*** 抜粋文
言葉の正しい意味で住まうということは、いまや不可能である。わたしたちが育ってきたところの伝統的な住居は、なんともやりきれないものになってしまった。住居のなかの快適さのひとつひとつとひきかえに、認識を犠牲にしてきたのであり、家庭という古色蒼然とした避難所には、家族の利害の調整という黴臭い契約がしみついている。
(中略)家は過去のものになった。……こうしたもののうちで実際に最善の態度とは、いまもなお、とらわれないこと、宙吊状態をまっとうすることのように思われる。……自分の家でくつろがないことが道徳の一部なのである。
テオドール・アドルノ著『ミニマ・モラリア』(1951年)
******
指示:
住まいをめぐる文章を、止まったところから書き継ぐこと。 この後に並ぶ行は、住まいをめぐる文章とは関係がない。
*** データ部
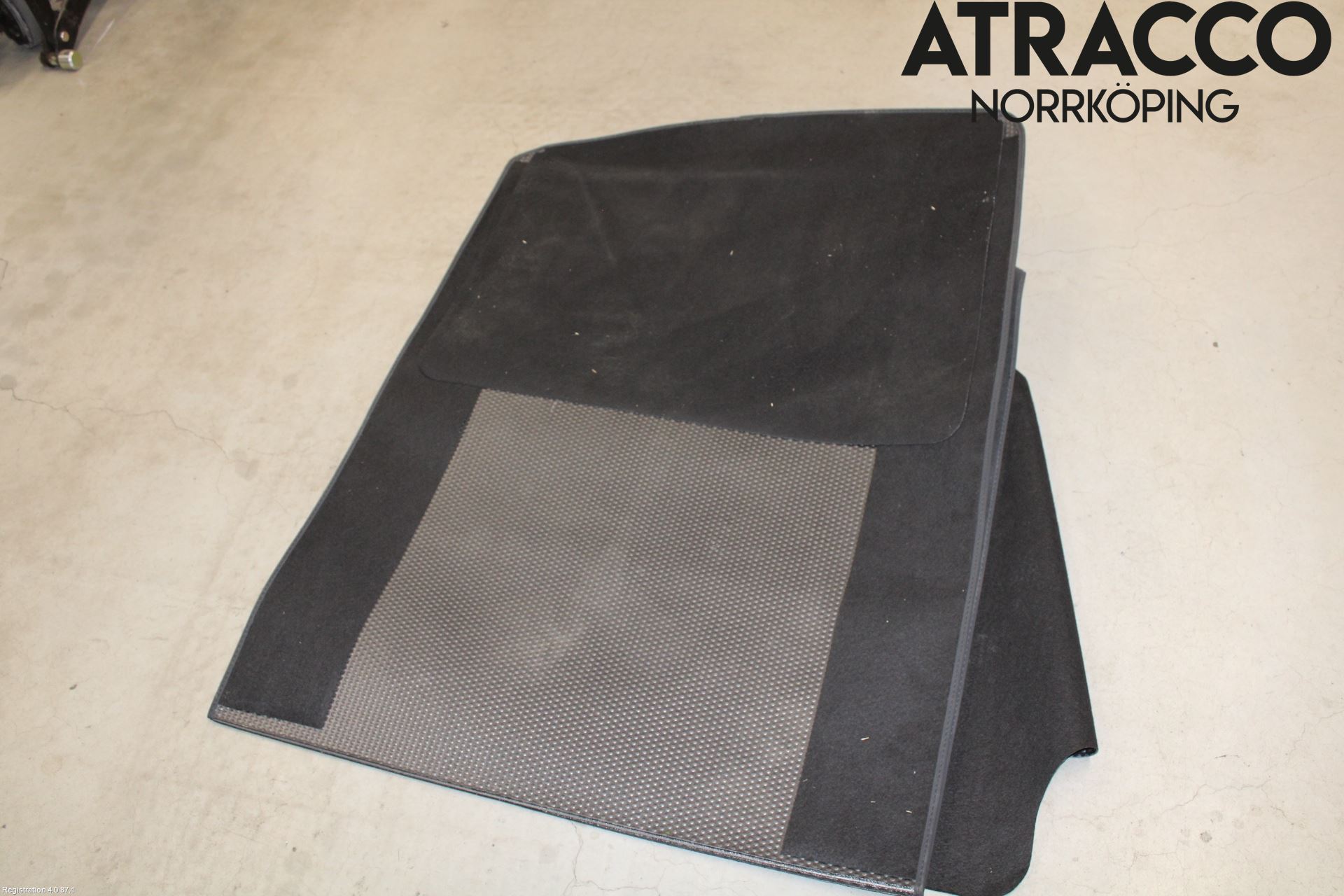 Audi A6 ALLROAD 12-18 Lastmatta-Skydd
******
解答:
快適さについて
住宅に限らず、何を設計していても、僕にはいつも引っかかる問題がある。まずその問題を整理しておきたい。当たり前のことだが、建築をつくることは、生活のための物理的な環境を整備することである。したがって建築家の仕事は、クライアントの要求条件を満足させるような物理的環境を設計することだと考えられている。しかし本当にそうなのだろうか。建築家として自己否定することになるのかもしれないけれど、僕はいつもこの点に関する疑念がぬぐえない。早い話が、住み手の要望を完全に充足していることが住宅の理想的な条件なのか。たとえそれが実現不可能であっても、それをめざして努力することが建築家としての最終目標なのか。僕にはどうしてもそのようには思えないのだ。むしろ住み手の欲しいものすべてがそろっているような住宅を見ると、住み手も建築家も、あまり尊敬できる人ではないなと勝手に考えてしまう。さらに住み手の欲望があからさまに読み取れるような住宅や、それに安住しているような住み手に出会うと、嫌悪感をさえ感じてしまうのだ。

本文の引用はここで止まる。